Firms and companies try to gain more control of the market than their competitors in order to become number one in the specific field and make more and more profits. The strong competition in the market is mainly eliminated by improving the quality, reducing the prices and making the best possible promotions of your product. The other possible plan to gain control of the market and eliminate strong competition is to acquire or merge with the companies. We come across both terms in the business field; Horizontal integration and vertical integration, both terms explain the nature and type of growth and expansion of companies using mergers or acquisitions. When a company acquires or establishes a merger with the other company or companies, working in the same part of the supply chain/production level, this type of expansion is known as horizontal integration. On the other hand, when a company acquires or establishes a merger with another company or companies, working in the different stages of production, this type of expansion is known as vertical integration.

Comparison chart

horizontal integration Vertical integration
Definition Horizontal integration is the type of expansion in which a company acquires or merges with another company or companies, working at a similar level of production. Vertical integration is the type of expansion in which a company acquires or merges with another company or companies, working at different levels of production.
Purpose The sole purpose of horizontal integration is to grow the business by eradicating competition and maintaining maximum market share. The sole purpose of vertical integration is to reduce cost by setting up the supply chain network.
Useful Horizontal integration is useful when you want to take control of the market. Vertical integration is useful when you want to take control of the industry (different levels of production).
What is horizontal integration?

Horizontal integration is the type of growth and expansion of the firm or company. In this type of expansion, a company acquires or merges with another company or companies, working at the same level of production. This type of policy is adopted by the company to eradicate competition in the market and maintain maximum market share; it also leads to the growth of the business size of the company. Whenever a company intends to acquire or establish the merger with the company, it needs considerable capital to attract the other company, which also has the greater or lesser percentage of the market. In this, both companies going through merger and acquisition produce similar products or offer fairly similar services. As we know, PEPSI and COCA-COLA are two of the companies that produce similar types of soft drinks in the market. They are also the strong competitor in the market, holding the most of the soft drink market share worldwide. For example, if both companies go through a merger or one acquires the other, this type of expansion to the same level of production with similar products is known as horizontal integration.
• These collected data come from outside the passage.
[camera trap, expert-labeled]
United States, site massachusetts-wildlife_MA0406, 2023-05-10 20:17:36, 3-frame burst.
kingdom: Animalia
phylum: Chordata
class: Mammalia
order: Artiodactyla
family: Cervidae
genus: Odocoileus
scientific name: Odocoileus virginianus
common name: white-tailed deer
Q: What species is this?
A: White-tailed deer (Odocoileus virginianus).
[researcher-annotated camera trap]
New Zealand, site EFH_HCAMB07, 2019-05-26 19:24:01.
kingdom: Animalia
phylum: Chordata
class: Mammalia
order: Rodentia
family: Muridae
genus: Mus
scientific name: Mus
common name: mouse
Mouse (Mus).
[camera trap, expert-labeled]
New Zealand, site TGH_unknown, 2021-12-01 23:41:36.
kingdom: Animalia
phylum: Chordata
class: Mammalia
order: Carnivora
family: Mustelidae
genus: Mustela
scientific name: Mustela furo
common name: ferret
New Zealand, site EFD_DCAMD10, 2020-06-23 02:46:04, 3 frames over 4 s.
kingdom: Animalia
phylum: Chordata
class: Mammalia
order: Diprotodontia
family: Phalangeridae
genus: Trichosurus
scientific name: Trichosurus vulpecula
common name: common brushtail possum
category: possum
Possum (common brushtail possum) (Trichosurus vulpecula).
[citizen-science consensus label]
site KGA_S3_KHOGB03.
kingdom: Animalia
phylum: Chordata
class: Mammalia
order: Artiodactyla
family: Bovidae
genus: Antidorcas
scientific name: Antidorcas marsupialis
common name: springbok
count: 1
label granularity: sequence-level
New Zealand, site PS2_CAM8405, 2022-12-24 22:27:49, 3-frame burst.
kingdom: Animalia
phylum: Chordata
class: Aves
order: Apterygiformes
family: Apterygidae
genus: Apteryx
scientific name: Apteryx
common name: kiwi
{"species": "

What is vertical integration?

Vertical Integration is the type of growth and expansion of the firm or company. In this type of expansion, a company or firm acquires or establishes a merger with another company or companies, working in the different stages of production for a fairly similar product. The main objective of a company that is committed to vertical integration is to strengthen the supply chain of that product by reducing the cost of production. As we know, there are different levels of production, that is, production of products, distribution and supplier of that product. The company wants to expand in such a way that they could gain control of the entire industry, they decided to merge or acquire the other company that works at different levels of production. For example, PEPSI is known for the production of products; if they manage to acquire or establish a merger with a company that works at different levels of production, it means that it works as a distributor or supplier of that product; surely it would have reduced the total cost of that product.

Horizontal integration versus vertical integration
  • Horizontal integration is the type of expansion in which a company acquires or merges with another company or companies, working at a similar level of production. On the other hand, vertical integration is the type of expansion in which a company acquires or merges with another company or companies, working at different levels of production.
  • The sole purpose of horizontal integration is to grow the business by eradicating competition and maintaining maximum market share. Contrary to this, the sole purpose of vertical integration is to reduce the cost by establishing the supply chain network.
  • Horizontal integration is useful when you want to take control of the market, while vertical integration is useful when you want to take control of the industry (different levels of production).